>> start Extracted material
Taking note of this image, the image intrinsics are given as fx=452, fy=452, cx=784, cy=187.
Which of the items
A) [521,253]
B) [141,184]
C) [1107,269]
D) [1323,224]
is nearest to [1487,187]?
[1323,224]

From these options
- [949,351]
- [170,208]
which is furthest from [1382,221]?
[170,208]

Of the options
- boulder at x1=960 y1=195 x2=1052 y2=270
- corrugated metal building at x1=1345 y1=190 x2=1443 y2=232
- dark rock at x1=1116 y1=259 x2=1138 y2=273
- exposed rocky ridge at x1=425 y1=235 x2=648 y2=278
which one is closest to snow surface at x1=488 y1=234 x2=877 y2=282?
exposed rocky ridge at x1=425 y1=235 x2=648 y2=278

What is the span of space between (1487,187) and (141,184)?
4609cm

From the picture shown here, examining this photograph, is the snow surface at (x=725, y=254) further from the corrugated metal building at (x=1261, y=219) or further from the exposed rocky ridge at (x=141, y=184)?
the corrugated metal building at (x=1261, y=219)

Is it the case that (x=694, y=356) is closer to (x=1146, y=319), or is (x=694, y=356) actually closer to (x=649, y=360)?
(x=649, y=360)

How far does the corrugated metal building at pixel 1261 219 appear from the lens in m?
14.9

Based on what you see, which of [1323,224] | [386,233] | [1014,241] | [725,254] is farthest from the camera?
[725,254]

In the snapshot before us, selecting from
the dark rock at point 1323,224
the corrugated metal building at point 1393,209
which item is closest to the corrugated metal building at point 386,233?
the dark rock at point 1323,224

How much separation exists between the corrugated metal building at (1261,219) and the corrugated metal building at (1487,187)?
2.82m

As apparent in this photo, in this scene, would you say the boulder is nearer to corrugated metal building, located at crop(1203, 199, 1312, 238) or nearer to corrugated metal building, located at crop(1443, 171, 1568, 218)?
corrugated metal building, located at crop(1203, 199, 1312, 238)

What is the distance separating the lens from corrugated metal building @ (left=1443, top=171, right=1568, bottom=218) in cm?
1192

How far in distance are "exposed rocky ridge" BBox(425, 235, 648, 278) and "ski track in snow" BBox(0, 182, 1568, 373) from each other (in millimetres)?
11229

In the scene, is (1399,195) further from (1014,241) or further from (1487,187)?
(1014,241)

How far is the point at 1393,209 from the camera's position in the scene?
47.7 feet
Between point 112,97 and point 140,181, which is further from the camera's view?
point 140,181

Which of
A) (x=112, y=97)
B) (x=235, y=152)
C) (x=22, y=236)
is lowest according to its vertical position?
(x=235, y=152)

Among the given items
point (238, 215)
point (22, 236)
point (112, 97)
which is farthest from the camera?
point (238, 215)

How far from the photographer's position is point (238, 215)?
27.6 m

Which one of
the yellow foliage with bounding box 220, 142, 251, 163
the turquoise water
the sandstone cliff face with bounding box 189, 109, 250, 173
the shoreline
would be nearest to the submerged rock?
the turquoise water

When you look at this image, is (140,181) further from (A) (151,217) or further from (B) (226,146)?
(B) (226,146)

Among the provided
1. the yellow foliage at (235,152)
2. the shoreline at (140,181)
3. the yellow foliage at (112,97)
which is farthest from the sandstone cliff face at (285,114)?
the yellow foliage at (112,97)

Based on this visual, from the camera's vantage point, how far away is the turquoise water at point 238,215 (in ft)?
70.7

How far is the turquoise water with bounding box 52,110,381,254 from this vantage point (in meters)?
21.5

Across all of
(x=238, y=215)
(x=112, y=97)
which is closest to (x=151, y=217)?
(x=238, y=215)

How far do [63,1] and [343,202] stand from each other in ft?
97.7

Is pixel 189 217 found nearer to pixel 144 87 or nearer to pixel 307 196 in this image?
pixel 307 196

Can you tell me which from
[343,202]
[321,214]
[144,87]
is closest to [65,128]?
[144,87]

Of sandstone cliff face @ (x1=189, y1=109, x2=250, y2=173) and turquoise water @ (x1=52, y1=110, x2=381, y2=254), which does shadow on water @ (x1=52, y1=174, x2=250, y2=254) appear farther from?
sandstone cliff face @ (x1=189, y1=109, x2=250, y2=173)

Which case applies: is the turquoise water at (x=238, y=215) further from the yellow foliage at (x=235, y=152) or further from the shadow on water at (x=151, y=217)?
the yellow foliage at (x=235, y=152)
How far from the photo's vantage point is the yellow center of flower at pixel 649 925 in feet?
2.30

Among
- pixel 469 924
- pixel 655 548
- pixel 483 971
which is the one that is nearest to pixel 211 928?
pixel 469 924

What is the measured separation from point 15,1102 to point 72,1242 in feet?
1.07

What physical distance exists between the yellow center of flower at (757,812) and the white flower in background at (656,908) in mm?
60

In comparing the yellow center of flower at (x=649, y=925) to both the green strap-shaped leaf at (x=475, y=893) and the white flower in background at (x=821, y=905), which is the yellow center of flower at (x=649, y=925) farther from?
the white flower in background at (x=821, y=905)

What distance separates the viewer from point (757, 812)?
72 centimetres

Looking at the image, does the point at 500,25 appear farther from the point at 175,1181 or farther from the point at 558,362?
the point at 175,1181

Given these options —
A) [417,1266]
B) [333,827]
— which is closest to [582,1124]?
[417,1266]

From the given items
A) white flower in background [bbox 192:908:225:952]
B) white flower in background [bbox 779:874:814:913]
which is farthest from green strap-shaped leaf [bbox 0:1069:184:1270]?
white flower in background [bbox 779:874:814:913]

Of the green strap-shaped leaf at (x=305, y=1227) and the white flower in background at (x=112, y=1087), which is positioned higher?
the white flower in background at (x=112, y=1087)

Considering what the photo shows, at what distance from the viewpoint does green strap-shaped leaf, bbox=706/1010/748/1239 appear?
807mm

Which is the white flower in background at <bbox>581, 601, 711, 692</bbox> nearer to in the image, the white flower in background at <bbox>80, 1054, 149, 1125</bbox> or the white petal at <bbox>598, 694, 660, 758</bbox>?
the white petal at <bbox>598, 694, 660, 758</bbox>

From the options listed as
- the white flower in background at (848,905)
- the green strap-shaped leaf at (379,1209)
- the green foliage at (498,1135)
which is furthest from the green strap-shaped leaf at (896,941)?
>> end Extracted material
Goal
Write out everything in the listing from the line containing "From the options listed as" down to the end of the listing, including both of those lines.

Task answer
From the options listed as
- the white flower in background at (848,905)
- the green strap-shaped leaf at (379,1209)
- the green foliage at (498,1135)
which is furthest from the green strap-shaped leaf at (896,941)?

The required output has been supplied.